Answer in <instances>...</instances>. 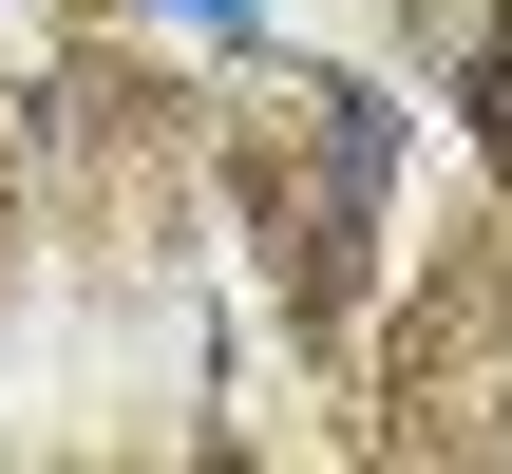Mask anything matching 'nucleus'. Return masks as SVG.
Wrapping results in <instances>:
<instances>
[{"label": "nucleus", "mask_w": 512, "mask_h": 474, "mask_svg": "<svg viewBox=\"0 0 512 474\" xmlns=\"http://www.w3.org/2000/svg\"><path fill=\"white\" fill-rule=\"evenodd\" d=\"M190 19H247V0H190Z\"/></svg>", "instance_id": "f257e3e1"}]
</instances>
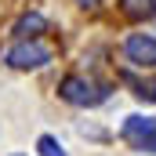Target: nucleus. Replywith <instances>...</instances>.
<instances>
[{"label":"nucleus","instance_id":"obj_1","mask_svg":"<svg viewBox=\"0 0 156 156\" xmlns=\"http://www.w3.org/2000/svg\"><path fill=\"white\" fill-rule=\"evenodd\" d=\"M58 98L69 102V105H76V109H94V105H102L109 98V87L98 83V80H91V76L69 73V76H62V83H58Z\"/></svg>","mask_w":156,"mask_h":156},{"label":"nucleus","instance_id":"obj_2","mask_svg":"<svg viewBox=\"0 0 156 156\" xmlns=\"http://www.w3.org/2000/svg\"><path fill=\"white\" fill-rule=\"evenodd\" d=\"M51 62V47L44 40H15L4 55V66L18 69V73H29V69H44Z\"/></svg>","mask_w":156,"mask_h":156},{"label":"nucleus","instance_id":"obj_3","mask_svg":"<svg viewBox=\"0 0 156 156\" xmlns=\"http://www.w3.org/2000/svg\"><path fill=\"white\" fill-rule=\"evenodd\" d=\"M120 138L134 153H156V116H127L120 127Z\"/></svg>","mask_w":156,"mask_h":156},{"label":"nucleus","instance_id":"obj_4","mask_svg":"<svg viewBox=\"0 0 156 156\" xmlns=\"http://www.w3.org/2000/svg\"><path fill=\"white\" fill-rule=\"evenodd\" d=\"M123 58L134 69H156V37L153 33H131L123 40Z\"/></svg>","mask_w":156,"mask_h":156},{"label":"nucleus","instance_id":"obj_5","mask_svg":"<svg viewBox=\"0 0 156 156\" xmlns=\"http://www.w3.org/2000/svg\"><path fill=\"white\" fill-rule=\"evenodd\" d=\"M18 40H40V33H47V18L40 15V11H26L18 22H15V29H11Z\"/></svg>","mask_w":156,"mask_h":156},{"label":"nucleus","instance_id":"obj_6","mask_svg":"<svg viewBox=\"0 0 156 156\" xmlns=\"http://www.w3.org/2000/svg\"><path fill=\"white\" fill-rule=\"evenodd\" d=\"M120 11L131 22H149L156 18V0H120Z\"/></svg>","mask_w":156,"mask_h":156},{"label":"nucleus","instance_id":"obj_7","mask_svg":"<svg viewBox=\"0 0 156 156\" xmlns=\"http://www.w3.org/2000/svg\"><path fill=\"white\" fill-rule=\"evenodd\" d=\"M131 83V94L138 98V102H145V105H156V76L149 80H134V76H123Z\"/></svg>","mask_w":156,"mask_h":156},{"label":"nucleus","instance_id":"obj_8","mask_svg":"<svg viewBox=\"0 0 156 156\" xmlns=\"http://www.w3.org/2000/svg\"><path fill=\"white\" fill-rule=\"evenodd\" d=\"M37 153L40 156H66V145H62L55 134H40L37 138Z\"/></svg>","mask_w":156,"mask_h":156},{"label":"nucleus","instance_id":"obj_9","mask_svg":"<svg viewBox=\"0 0 156 156\" xmlns=\"http://www.w3.org/2000/svg\"><path fill=\"white\" fill-rule=\"evenodd\" d=\"M80 7H87V11H91V7H98V4H102V0H76Z\"/></svg>","mask_w":156,"mask_h":156},{"label":"nucleus","instance_id":"obj_10","mask_svg":"<svg viewBox=\"0 0 156 156\" xmlns=\"http://www.w3.org/2000/svg\"><path fill=\"white\" fill-rule=\"evenodd\" d=\"M15 156H22V153H15Z\"/></svg>","mask_w":156,"mask_h":156}]
</instances>
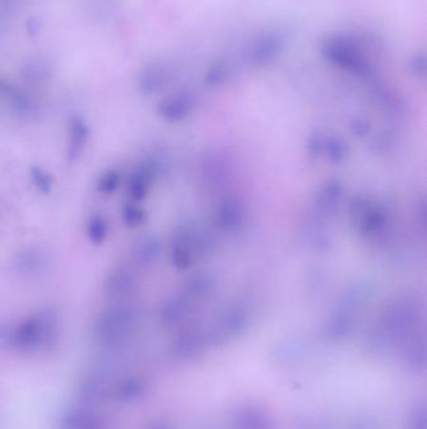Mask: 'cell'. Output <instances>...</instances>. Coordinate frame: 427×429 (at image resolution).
Segmentation results:
<instances>
[{
	"mask_svg": "<svg viewBox=\"0 0 427 429\" xmlns=\"http://www.w3.org/2000/svg\"><path fill=\"white\" fill-rule=\"evenodd\" d=\"M118 182H120V176L113 171H110V172L105 173V176L100 178V190L105 194H110V192H113L117 189Z\"/></svg>",
	"mask_w": 427,
	"mask_h": 429,
	"instance_id": "5",
	"label": "cell"
},
{
	"mask_svg": "<svg viewBox=\"0 0 427 429\" xmlns=\"http://www.w3.org/2000/svg\"><path fill=\"white\" fill-rule=\"evenodd\" d=\"M34 177V182L37 183V186H39V189L48 192L51 187H52V183H51V176L48 173L44 172L41 168H34L33 170V175Z\"/></svg>",
	"mask_w": 427,
	"mask_h": 429,
	"instance_id": "6",
	"label": "cell"
},
{
	"mask_svg": "<svg viewBox=\"0 0 427 429\" xmlns=\"http://www.w3.org/2000/svg\"><path fill=\"white\" fill-rule=\"evenodd\" d=\"M56 336V320L52 314L33 315L11 335L13 346L23 351H36L49 346Z\"/></svg>",
	"mask_w": 427,
	"mask_h": 429,
	"instance_id": "1",
	"label": "cell"
},
{
	"mask_svg": "<svg viewBox=\"0 0 427 429\" xmlns=\"http://www.w3.org/2000/svg\"><path fill=\"white\" fill-rule=\"evenodd\" d=\"M89 239L94 244L100 245L105 241L107 232H108V226L103 217L100 216H94L93 219L89 221L88 227H87Z\"/></svg>",
	"mask_w": 427,
	"mask_h": 429,
	"instance_id": "4",
	"label": "cell"
},
{
	"mask_svg": "<svg viewBox=\"0 0 427 429\" xmlns=\"http://www.w3.org/2000/svg\"><path fill=\"white\" fill-rule=\"evenodd\" d=\"M142 217H143V214H142L141 210L136 209V207L125 209V219L127 224L133 226L138 225L142 221Z\"/></svg>",
	"mask_w": 427,
	"mask_h": 429,
	"instance_id": "7",
	"label": "cell"
},
{
	"mask_svg": "<svg viewBox=\"0 0 427 429\" xmlns=\"http://www.w3.org/2000/svg\"><path fill=\"white\" fill-rule=\"evenodd\" d=\"M146 392V382L141 378H130L113 388V397L120 400H130L141 397Z\"/></svg>",
	"mask_w": 427,
	"mask_h": 429,
	"instance_id": "2",
	"label": "cell"
},
{
	"mask_svg": "<svg viewBox=\"0 0 427 429\" xmlns=\"http://www.w3.org/2000/svg\"><path fill=\"white\" fill-rule=\"evenodd\" d=\"M87 128L83 125V122L80 120H74L72 125V131H70V155H78L79 152L82 151L84 143L87 141Z\"/></svg>",
	"mask_w": 427,
	"mask_h": 429,
	"instance_id": "3",
	"label": "cell"
}]
</instances>
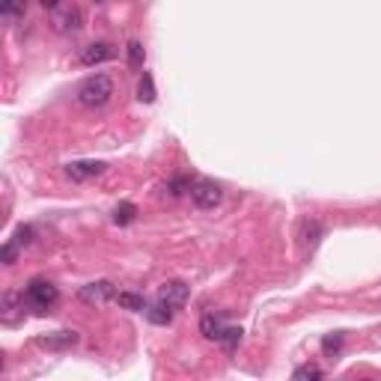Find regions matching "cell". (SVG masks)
Returning <instances> with one entry per match:
<instances>
[{
  "instance_id": "obj_1",
  "label": "cell",
  "mask_w": 381,
  "mask_h": 381,
  "mask_svg": "<svg viewBox=\"0 0 381 381\" xmlns=\"http://www.w3.org/2000/svg\"><path fill=\"white\" fill-rule=\"evenodd\" d=\"M113 93H117L113 80H110L108 75L98 72V75H90V78L80 80L78 90H75V98H78V105H80V108L98 110V108H108V105H110Z\"/></svg>"
},
{
  "instance_id": "obj_2",
  "label": "cell",
  "mask_w": 381,
  "mask_h": 381,
  "mask_svg": "<svg viewBox=\"0 0 381 381\" xmlns=\"http://www.w3.org/2000/svg\"><path fill=\"white\" fill-rule=\"evenodd\" d=\"M24 298H27V307L39 310V313H48V310H51V307L57 304L60 289L51 283V280H42V277H36V280H30V286H27Z\"/></svg>"
},
{
  "instance_id": "obj_3",
  "label": "cell",
  "mask_w": 381,
  "mask_h": 381,
  "mask_svg": "<svg viewBox=\"0 0 381 381\" xmlns=\"http://www.w3.org/2000/svg\"><path fill=\"white\" fill-rule=\"evenodd\" d=\"M191 200H194L197 209L209 212V209H218L221 206L224 191H221V185H214V182L200 179V182H194V185H191Z\"/></svg>"
},
{
  "instance_id": "obj_4",
  "label": "cell",
  "mask_w": 381,
  "mask_h": 381,
  "mask_svg": "<svg viewBox=\"0 0 381 381\" xmlns=\"http://www.w3.org/2000/svg\"><path fill=\"white\" fill-rule=\"evenodd\" d=\"M51 24L60 33H78L80 27H84V15H80V9L72 4V0H66L63 6H57L51 12Z\"/></svg>"
},
{
  "instance_id": "obj_5",
  "label": "cell",
  "mask_w": 381,
  "mask_h": 381,
  "mask_svg": "<svg viewBox=\"0 0 381 381\" xmlns=\"http://www.w3.org/2000/svg\"><path fill=\"white\" fill-rule=\"evenodd\" d=\"M188 295H191L188 283H182V280H167V283L158 289V301L173 307V310H182L188 304Z\"/></svg>"
},
{
  "instance_id": "obj_6",
  "label": "cell",
  "mask_w": 381,
  "mask_h": 381,
  "mask_svg": "<svg viewBox=\"0 0 381 381\" xmlns=\"http://www.w3.org/2000/svg\"><path fill=\"white\" fill-rule=\"evenodd\" d=\"M78 298L84 304H105V301H110V298H117V289H113L110 280H93V283L80 286Z\"/></svg>"
},
{
  "instance_id": "obj_7",
  "label": "cell",
  "mask_w": 381,
  "mask_h": 381,
  "mask_svg": "<svg viewBox=\"0 0 381 381\" xmlns=\"http://www.w3.org/2000/svg\"><path fill=\"white\" fill-rule=\"evenodd\" d=\"M108 170L105 161H72L66 164V176L75 179V182H87V179H95Z\"/></svg>"
},
{
  "instance_id": "obj_8",
  "label": "cell",
  "mask_w": 381,
  "mask_h": 381,
  "mask_svg": "<svg viewBox=\"0 0 381 381\" xmlns=\"http://www.w3.org/2000/svg\"><path fill=\"white\" fill-rule=\"evenodd\" d=\"M78 330H54V334H45L36 340V345H42V349L48 352H66L72 349V345H78Z\"/></svg>"
},
{
  "instance_id": "obj_9",
  "label": "cell",
  "mask_w": 381,
  "mask_h": 381,
  "mask_svg": "<svg viewBox=\"0 0 381 381\" xmlns=\"http://www.w3.org/2000/svg\"><path fill=\"white\" fill-rule=\"evenodd\" d=\"M24 304H27V298H24V292H15V289H9V292H4V301H0V307H4V322L6 325H15L21 316H24Z\"/></svg>"
},
{
  "instance_id": "obj_10",
  "label": "cell",
  "mask_w": 381,
  "mask_h": 381,
  "mask_svg": "<svg viewBox=\"0 0 381 381\" xmlns=\"http://www.w3.org/2000/svg\"><path fill=\"white\" fill-rule=\"evenodd\" d=\"M325 233H328V229H325L322 221H316V218H304V221H301V233H298V239H301V244L313 254V251H316V247L322 244Z\"/></svg>"
},
{
  "instance_id": "obj_11",
  "label": "cell",
  "mask_w": 381,
  "mask_h": 381,
  "mask_svg": "<svg viewBox=\"0 0 381 381\" xmlns=\"http://www.w3.org/2000/svg\"><path fill=\"white\" fill-rule=\"evenodd\" d=\"M117 57V51L108 45V42H95V45H87L84 51H80V63L84 66H98V63H108Z\"/></svg>"
},
{
  "instance_id": "obj_12",
  "label": "cell",
  "mask_w": 381,
  "mask_h": 381,
  "mask_svg": "<svg viewBox=\"0 0 381 381\" xmlns=\"http://www.w3.org/2000/svg\"><path fill=\"white\" fill-rule=\"evenodd\" d=\"M224 328H226V322H224L221 316H214V313H209V316L200 319V334H203L206 340H214V343H218L221 334H224Z\"/></svg>"
},
{
  "instance_id": "obj_13",
  "label": "cell",
  "mask_w": 381,
  "mask_h": 381,
  "mask_svg": "<svg viewBox=\"0 0 381 381\" xmlns=\"http://www.w3.org/2000/svg\"><path fill=\"white\" fill-rule=\"evenodd\" d=\"M122 310H131V313H146V298L137 295V292H117V298H113Z\"/></svg>"
},
{
  "instance_id": "obj_14",
  "label": "cell",
  "mask_w": 381,
  "mask_h": 381,
  "mask_svg": "<svg viewBox=\"0 0 381 381\" xmlns=\"http://www.w3.org/2000/svg\"><path fill=\"white\" fill-rule=\"evenodd\" d=\"M173 316H176V310L167 307V304H161V301H155L152 307H146V319L152 325H170Z\"/></svg>"
},
{
  "instance_id": "obj_15",
  "label": "cell",
  "mask_w": 381,
  "mask_h": 381,
  "mask_svg": "<svg viewBox=\"0 0 381 381\" xmlns=\"http://www.w3.org/2000/svg\"><path fill=\"white\" fill-rule=\"evenodd\" d=\"M0 12H4V19H6V21H12V19H24L27 0H0Z\"/></svg>"
},
{
  "instance_id": "obj_16",
  "label": "cell",
  "mask_w": 381,
  "mask_h": 381,
  "mask_svg": "<svg viewBox=\"0 0 381 381\" xmlns=\"http://www.w3.org/2000/svg\"><path fill=\"white\" fill-rule=\"evenodd\" d=\"M241 334H244V330L241 328H233V325H226L224 328V334H221V345H224V349H226V355H233L236 349H239V343H241Z\"/></svg>"
},
{
  "instance_id": "obj_17",
  "label": "cell",
  "mask_w": 381,
  "mask_h": 381,
  "mask_svg": "<svg viewBox=\"0 0 381 381\" xmlns=\"http://www.w3.org/2000/svg\"><path fill=\"white\" fill-rule=\"evenodd\" d=\"M135 218H137V206L135 203H120L117 209H113V224H120V226L131 224Z\"/></svg>"
},
{
  "instance_id": "obj_18",
  "label": "cell",
  "mask_w": 381,
  "mask_h": 381,
  "mask_svg": "<svg viewBox=\"0 0 381 381\" xmlns=\"http://www.w3.org/2000/svg\"><path fill=\"white\" fill-rule=\"evenodd\" d=\"M137 98H140V102H146V105L155 102V80H152V75H149V72H143V78H140Z\"/></svg>"
},
{
  "instance_id": "obj_19",
  "label": "cell",
  "mask_w": 381,
  "mask_h": 381,
  "mask_svg": "<svg viewBox=\"0 0 381 381\" xmlns=\"http://www.w3.org/2000/svg\"><path fill=\"white\" fill-rule=\"evenodd\" d=\"M143 57H146L143 45L140 42H128V66L131 69H143Z\"/></svg>"
},
{
  "instance_id": "obj_20",
  "label": "cell",
  "mask_w": 381,
  "mask_h": 381,
  "mask_svg": "<svg viewBox=\"0 0 381 381\" xmlns=\"http://www.w3.org/2000/svg\"><path fill=\"white\" fill-rule=\"evenodd\" d=\"M191 185H194L191 179H185V176H176V179H170V182H167V191H170V197H182L185 191H191Z\"/></svg>"
},
{
  "instance_id": "obj_21",
  "label": "cell",
  "mask_w": 381,
  "mask_h": 381,
  "mask_svg": "<svg viewBox=\"0 0 381 381\" xmlns=\"http://www.w3.org/2000/svg\"><path fill=\"white\" fill-rule=\"evenodd\" d=\"M292 378H295V381H304V378H325V370H319V367H313V363H307V367H298V370L292 372Z\"/></svg>"
},
{
  "instance_id": "obj_22",
  "label": "cell",
  "mask_w": 381,
  "mask_h": 381,
  "mask_svg": "<svg viewBox=\"0 0 381 381\" xmlns=\"http://www.w3.org/2000/svg\"><path fill=\"white\" fill-rule=\"evenodd\" d=\"M19 254H21V247L9 239V241L4 244V251H0V259H4V265H15V259H19Z\"/></svg>"
},
{
  "instance_id": "obj_23",
  "label": "cell",
  "mask_w": 381,
  "mask_h": 381,
  "mask_svg": "<svg viewBox=\"0 0 381 381\" xmlns=\"http://www.w3.org/2000/svg\"><path fill=\"white\" fill-rule=\"evenodd\" d=\"M340 349H343V334H328L322 340V352L325 355H337Z\"/></svg>"
},
{
  "instance_id": "obj_24",
  "label": "cell",
  "mask_w": 381,
  "mask_h": 381,
  "mask_svg": "<svg viewBox=\"0 0 381 381\" xmlns=\"http://www.w3.org/2000/svg\"><path fill=\"white\" fill-rule=\"evenodd\" d=\"M12 241L19 247H27L33 241V226H19V229H15V236H12Z\"/></svg>"
},
{
  "instance_id": "obj_25",
  "label": "cell",
  "mask_w": 381,
  "mask_h": 381,
  "mask_svg": "<svg viewBox=\"0 0 381 381\" xmlns=\"http://www.w3.org/2000/svg\"><path fill=\"white\" fill-rule=\"evenodd\" d=\"M39 4H42L48 12H54L57 6H63V4H66V0H39Z\"/></svg>"
},
{
  "instance_id": "obj_26",
  "label": "cell",
  "mask_w": 381,
  "mask_h": 381,
  "mask_svg": "<svg viewBox=\"0 0 381 381\" xmlns=\"http://www.w3.org/2000/svg\"><path fill=\"white\" fill-rule=\"evenodd\" d=\"M95 4H102V0H95Z\"/></svg>"
}]
</instances>
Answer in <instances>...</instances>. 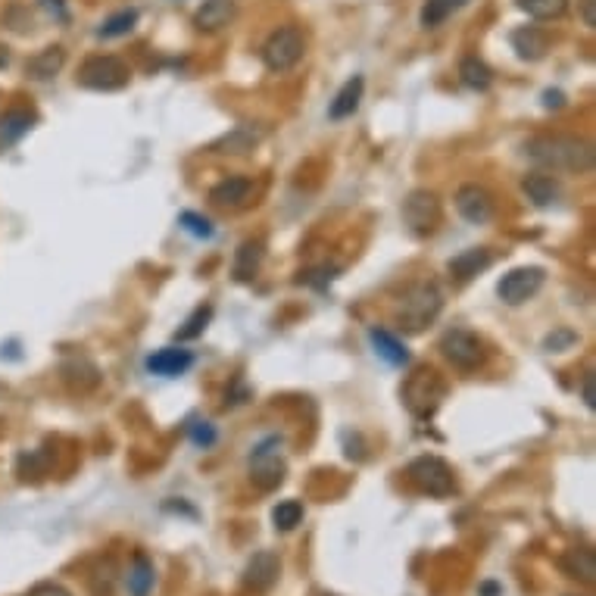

TASK GOAL: Count the lines in the data above that contain the string "results", treating uppercase and lowercase as different. Reply with the number only.

ANSWER BELOW: 2